CoOp 16 learnable prompt vectors -> frozen CLIP text encoder 8,192 trainable parameters with shared context.
# assignments/assignment1/multimodal/src/train.py
class CoOpPromptLearner(nn.Module):
    def __init__(..., num_context_tokens, class_token_position, class_specific_context, ...):
        self.token_embedding = clip_model.text_model.embeddings.token_embedding
        context_vectors = self._initialize_context(...)
        if class_specific_context:
            context_vectors = context_vectors.unsqueeze(0).repeat(self.num_classes, 1, 1)
        self.context = nn.Parameter(context_vectors)
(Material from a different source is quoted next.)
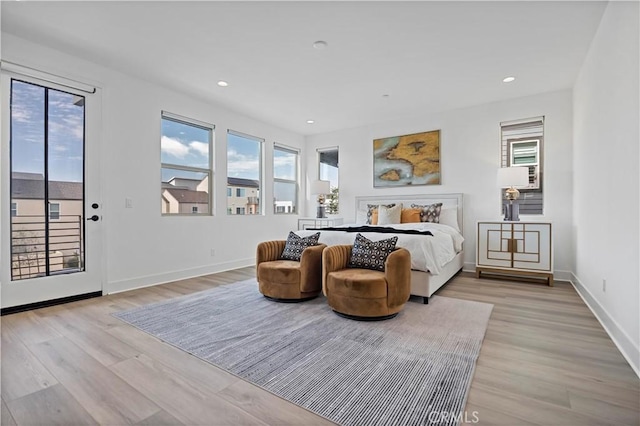bedroom with recessed lighting, baseboards, access to outside, and light wood finished floors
def train_coop(train_embeddings, train_labels, val_embeddings, val_labels, class_names, model_id, coop_config, device):
    clip_model = CLIPModel.from_pretrained(model_id).to(device)
    for parameter in clip_model.parameters():
        parameter.requires_grad = False
    prompt_learner = CoOpPromptLearner(...)
    ...
    text_features = build_coop_text_features(prompt_learner, clip_model, device=device)
    logits = clip_model.logit_scale.exp() * (batch_embeddings @ text_features.T)
The important methodological distinction is that zero-shot changes no task-specific weights, the linear probe changes only the classifier, and CoOp changes only the prompt context vectors.

What training histories show

The 128-shot histories expose two different learning profiles. CoOp drops its training loss quickly and reaches near-saturated validation macro-F1 early, while the linear probe improves more gradually and plateaus lower on validation despite steady training progress.

Method Epoch 1 loss Final epoch loss Peak val macro-F1
CoOp (128-shot)0.3340.0280.980
Linear probe (128-shot)2.2661.0100.970
CoOp’s learned context reaches a stronger validation regime with far fewer trainable parameters than the linear probe, which is exactly why prompt tuning is worth evaluating in a small-data setting.